## EXERCISE INSTRUCTIONS
Repeat word for word the part of the Live And Let Die review that opens with the words containing "In Live And" and closes with "the same person.".

[Opening SELECTED EXCERPT section]

Film Review No.180: Live And Let Die

Well here we are. The first of 7 Roger Moore films in a row. The nightmare is about to begin. To be fair though, things don’t start off too badly. It’s where we head from here on out that begins the most derided of all Bond eras. I don’t think you can count Lazenby as an era. He’s more of a thing that happened. Well it’s 1973, the Bond films are apparently out of touch with the world and Cubby Broccoli has to find him a new Bond. Only one thing to do. Go pop culture!!!

In Live And Let Die Bond (Roger Moore) is called in to investigate the mysterious deaths of 3 MI6 agents. In his search for the killers he finds himself running into a man named Mr Big in Harlem who has a drug smuggling scheme in mind and the goons to pull it off. Meanwhile a superstitious dictator of an island called San Monique called Kananga (Yaphet Kotto) has been employing the tarot reading skills of a woman named Solitaire (Jane “Still looks awesome today” Seymour) to assist him in determining his fortunes. Bond has to stop these villains, destroy the drug fields and have his way with as many women as possible along the way. Is Roger Moore up to the task? Yes… of course he is. A Bond film would suck if Bond couldn’t save the day. Also, SPOILERS, Mr Big and Kananga are the same person.

In an effort to stay relevant to the modern audiences director Guy Hamilton takes the understandable route of enthusing the Bond world with as much street cred as he possibly can. What this results in is pretty much a Blaxploitation film with two honky ass crackers in the leads. Wait, are those terms I’m allowed to use? Am I taking them back or something? Anyway, word is Guy Hamilton wanted Diana Ross in the Solitaire role but the producers insisted they stayed with a white woman as she was described in the books. I guess having a random white woman in cahoots with the villains emphasizes the purity she is meant to represent. A purity Bond wastes little time getting all dirty. Instead the potential inter racial relationship is relegated to a short lived side character that gets herself killed early on. I guess it’s OK for a Bond girl to be Asian, as in You Only Live Twice, but the world clearly couldn’t have been ready for some ebony and ivory based lead romances in 1973. Hell, films these days seem to have an issue with it. Something that needs to be addressed.

[Closing SELECTED EXCERPT section]
[Opening DATASET CONTENT section]

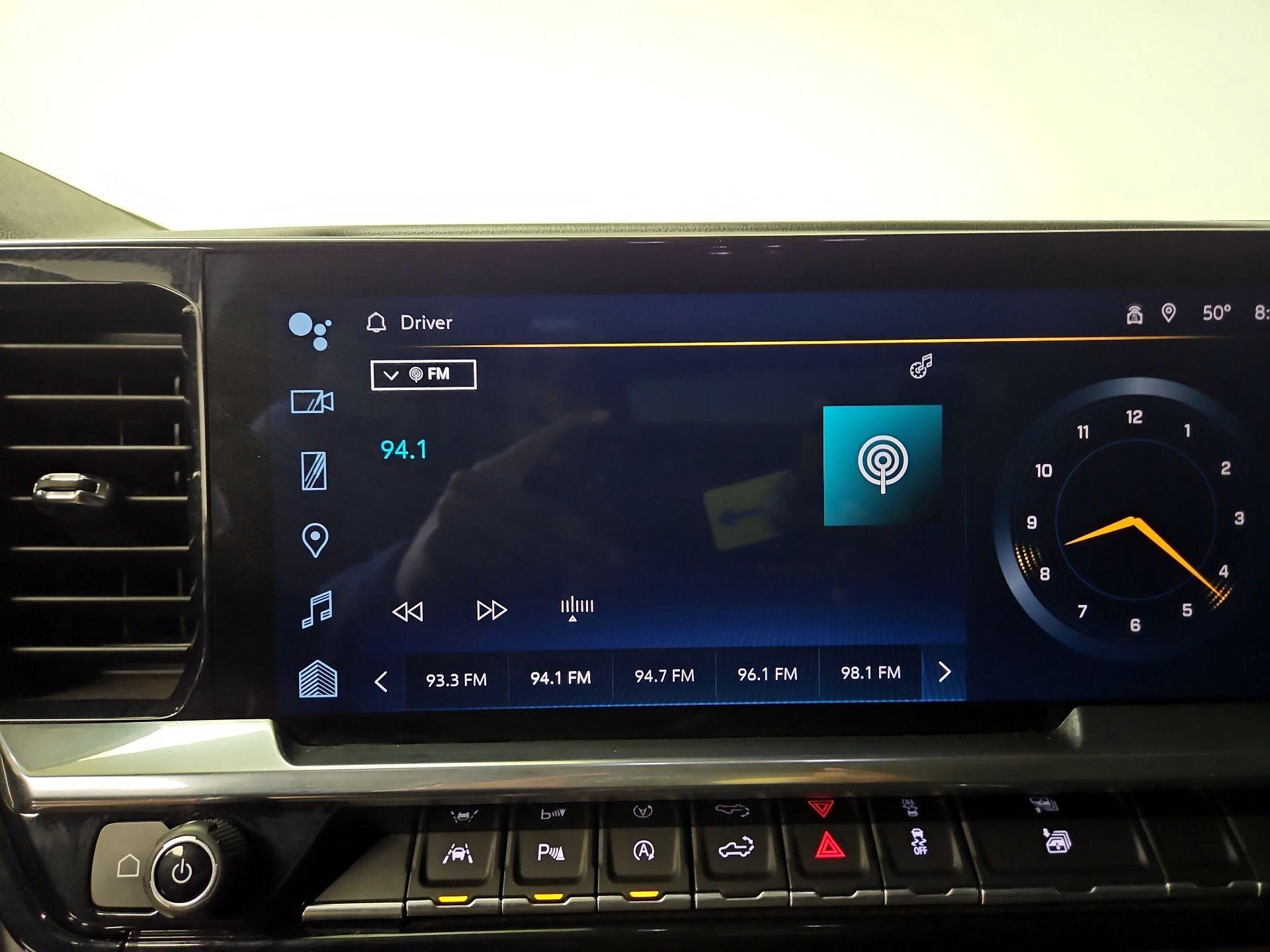 Thumbnail: 2023 Chevrolet Silverado 1500 - 16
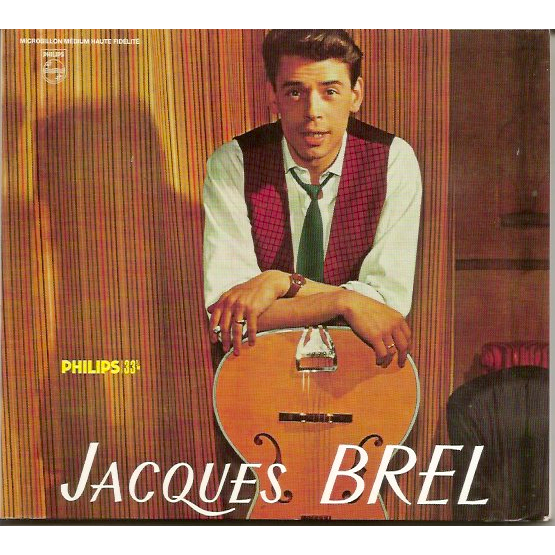jacques brel au printemps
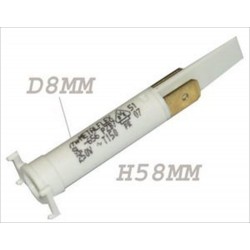 LAMPADA SPIA diametro 9 mm...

[Closing DATASET CONTENT section]

## SOLUTION FOR THIS PROBLEM
In Live And Let Die Bond (Roger Moore) is called in to investigate the mysterious deaths of 3 MI6 agents. In his search for the killers he finds himself running into a man named Mr Big in Harlem who has a drug smuggling scheme in mind and the goons to pull it off. Meanwhile a superstitious dictator of an island called San Monique called Kananga (Yaphet Kotto) has been employing the tarot reading skills of a woman named Solitaire (Jane “Still looks awesome today” Seymour) to assist him in determining his fortunes. Bond has to stop these villains, destroy the drug fields and have his way with as many women as possible along the way. Is Roger Moore up to the task? Yes… of course he is. A Bond film would suck if Bond couldn’t save the day. Also, SPOILERS, Mr Big and Kananga are the same person.